Day breaks in the Frontroom. All is quiet. For the last mafioso had decided that it would be so. He sat in his lab, typing furiously at a keyboard. The final preparations were being made.
All day he typed, not caring what the other inhabitants of the Frontroom were up to. They would soon die, anyway. He only stopped working twice – once to get lunch, once a bit later on to deposit the remnants of that lunch into the sewage system. It was a very efficient procedure, mimicking the very efficient killer who used the procedure.
Finally, a little before sunset, the mafioso pressed the last key and turned his computer off. He made his way to the town square, where Chief of Police Beirut instructed the villagers to gather if nobody had been killed.
Once everybody (four people) was present, Beirut started to speak from the execution platform.
“Gentlemen,” he began, “nobody has been killed. It appears that the mafia are finally- finally…”
Someone had bounded up the steps and knocked Beirut out of the way. With a triumphant expression on his face, he began speaking. Dazed, Beirut looked up and saw who it was…
…
…
…Lemur.
“Well, how we all doing this evening?” Lemur shouted to the other three with an evil look on his face. Instantly they looked terrified.
“Apparently, not so hot, judging by all your faces. What’s the matter, did you hear some bad news?”
Lemur suddenly turned serious.
“Well, it’s about to get a lot worse. Because guess what? You didn’t kill me. Even when you had all the chances in the world; even when I was acting like an idiot; even when you were one vote away from saving everything…”
Evil_Maniac_From_Mars looked down in shame.
“You still didn’t kill me. You insulted me, oh yes, there was plenty of that, but no lynching for the Lemur! I guess you needed a whipping boy. Well, it doesn’t matter in any case because now I’m going to kill you all.”
AggonyDuck, dazed, finally spoke up. “Wait a minute, how did you do all this?!”

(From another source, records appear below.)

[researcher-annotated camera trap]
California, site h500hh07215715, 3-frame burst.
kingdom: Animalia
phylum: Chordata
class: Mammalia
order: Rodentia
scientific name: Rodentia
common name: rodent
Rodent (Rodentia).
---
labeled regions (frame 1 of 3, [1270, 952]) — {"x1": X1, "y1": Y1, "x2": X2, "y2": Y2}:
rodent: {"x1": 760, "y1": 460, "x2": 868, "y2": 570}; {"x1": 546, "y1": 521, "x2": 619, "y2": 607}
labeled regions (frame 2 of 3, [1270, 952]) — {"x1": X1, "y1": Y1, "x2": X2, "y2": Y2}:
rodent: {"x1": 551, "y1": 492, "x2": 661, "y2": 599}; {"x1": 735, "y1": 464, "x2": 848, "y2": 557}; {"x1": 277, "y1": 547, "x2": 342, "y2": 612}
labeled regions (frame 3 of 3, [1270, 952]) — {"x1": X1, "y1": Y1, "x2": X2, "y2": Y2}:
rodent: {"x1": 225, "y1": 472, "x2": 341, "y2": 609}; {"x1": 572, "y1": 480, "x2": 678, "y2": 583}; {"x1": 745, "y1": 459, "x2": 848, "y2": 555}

Lemur laughed. “What a pathetic attempt to extend your miserable lives. But very well, I’ll talk. After all, you don’t get any glory when there’s nobody around to give you it.
“I knew right away that old Sigurd Fafnesbane was on my case, snooping around. So I got rid of him first, with poison gas. Then my master plan began. First I acquired money, several key items, and whereabouts to make a factory. Killing all you weaklings in the process. I was delighted when The Spartan confessed to being a mafioso – it bought time for me. I didn’t have to research any more silly weapons and say that ridiculous word “Arrivederci” for a while.”

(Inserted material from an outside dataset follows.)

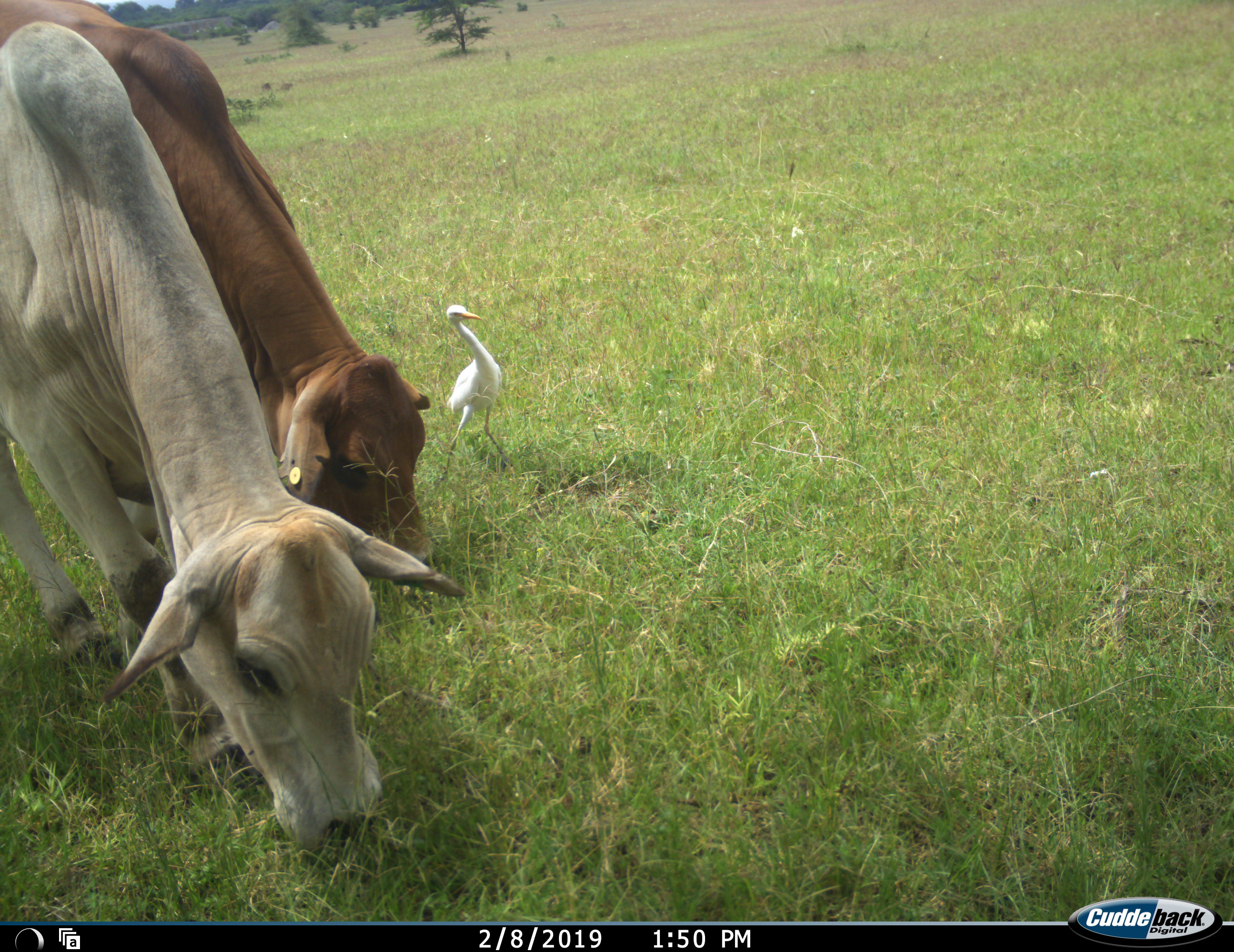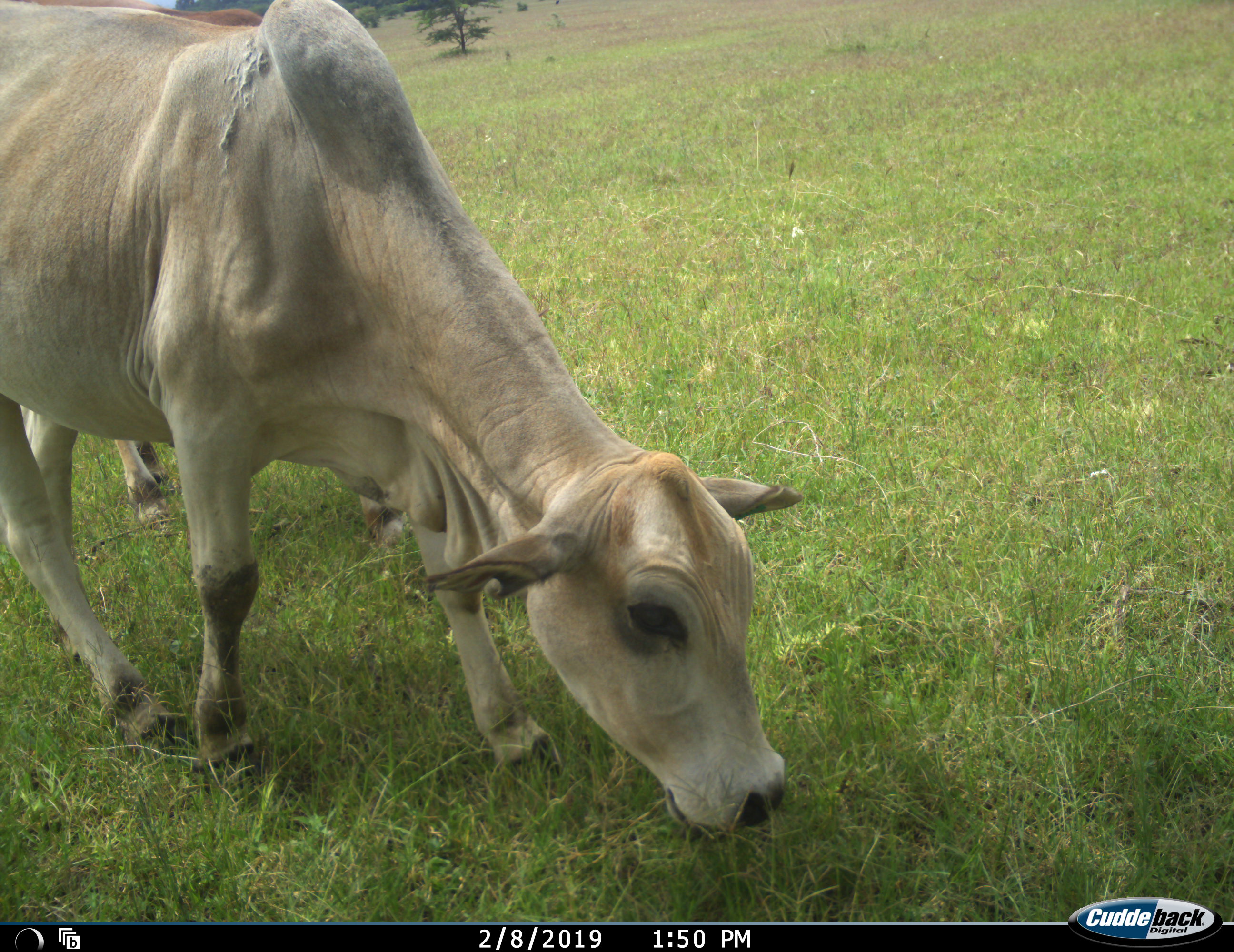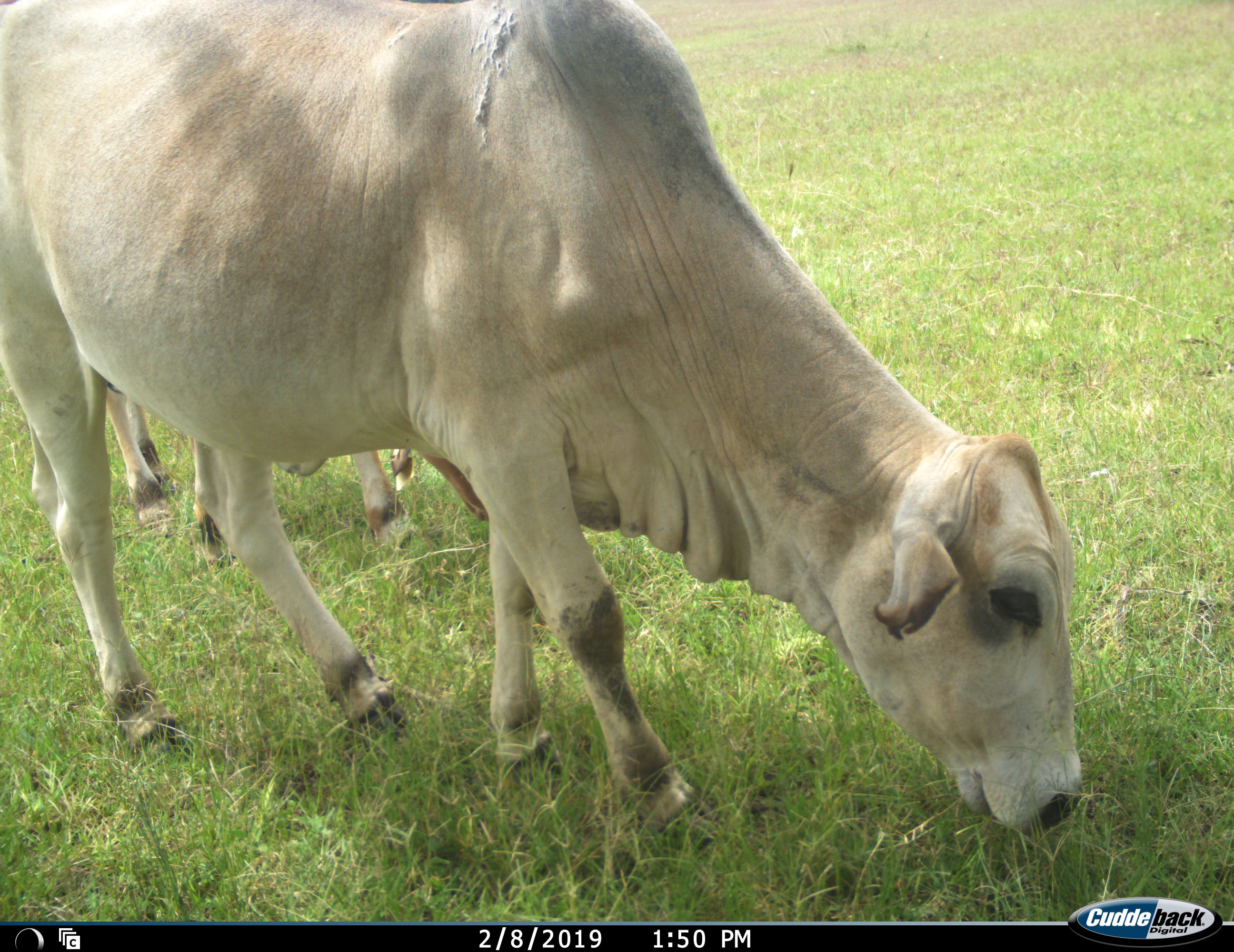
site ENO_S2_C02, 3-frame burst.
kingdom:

Now Wonderland asked a question. “Wait a minute, so there was no arrivederci killer?”
“No, it was all me. Just poor, lonely, Lemur. Well, not anymore. See, the reason that nobody was killed today was because I was too busy. Busy putting the finishing touches on my master plan.

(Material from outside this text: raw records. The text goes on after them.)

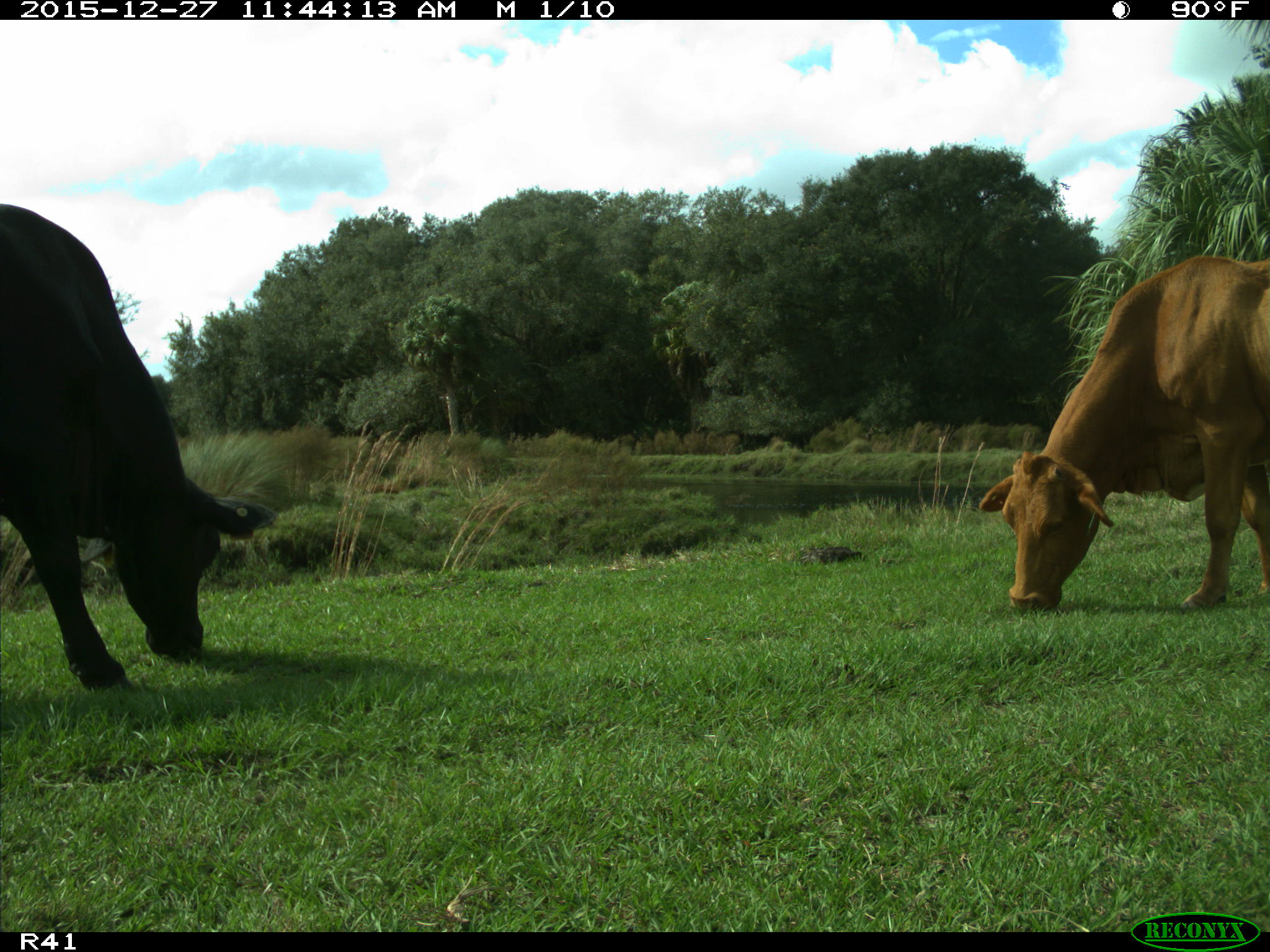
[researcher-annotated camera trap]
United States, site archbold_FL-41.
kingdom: Animalia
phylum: Chordata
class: Mammalia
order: Artiodactyla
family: Bovidae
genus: Bos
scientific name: Bos taurus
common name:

Beirut knew he had one last chance. “There won’t be a master plan!” he roared, gun out, lunging for Lemur.
But Lemur was too quick, pressing a button. Out of nowhere several small, brown, long-tailed, big-eyed critters came and swarmed the beloved Police Chief while his citizens watched in horror. In a matter of seconds Beirut had completely disappeared.
“Little, robotic lemurs!” their namesake crowed. “Aren’t they beautiful? And the best part is they are impervious to anything that might harm them – even nuclear weapons. Oh, I forgot to mention – they multiply every hour.
“So, this world will become Lemurland while I rebuild civilization my own way in the stars. For you see, I’ve built a space station. And up there waiting for me are my wife, little lemurs, and several of the best people from the Babe Thread. So, I’ll say it one more time…
“Arrivederci, gentlemen.”
The inhabitants of the Frontroom watched in silence as Lemur strapped on a jetpack and flew off into the distance, cackling madly. Before they were destroyed by the creatures they saw a rocket flying into space. The mafia had succeeded.
Here is the final status list:
Still alive:
Lemur
Wrath of God:
Ianofsmeg16
Kralizec
diablodelmar
littlelostboy
Csar
Kagemusha
Stormcrow
Alexander the Pretty Good
Killed:
Sigurd Fafnesbane
discovery1
UltraWar
Zalmoxis
Tiberius
Silver Rusher
Sasaki Kojiro
B_Ray
Divinus Arma
Orb
Pannonian
Ice
Drisos
Cowhead418
Peasant Phill
Hiji
Crazed Rabbit
SSNeoperestroika
AggonyDuck
Evil_Maniac_From_Mars
Wonderland
Executed:
Banquo's Ghost
Destroyer of Hope
The Spartan
Uesugi Kenshin
Ignoramus
Divine Wind
Reenk Roink
Gertgregoor
Kommodus
Result:
“HEY, WAIT A MINUTE! EVERYTHING FREEZE!!!”
Everything froze. The little Lemurs had not finished killing their victims yet. It was the voice of God/General Hankerchief.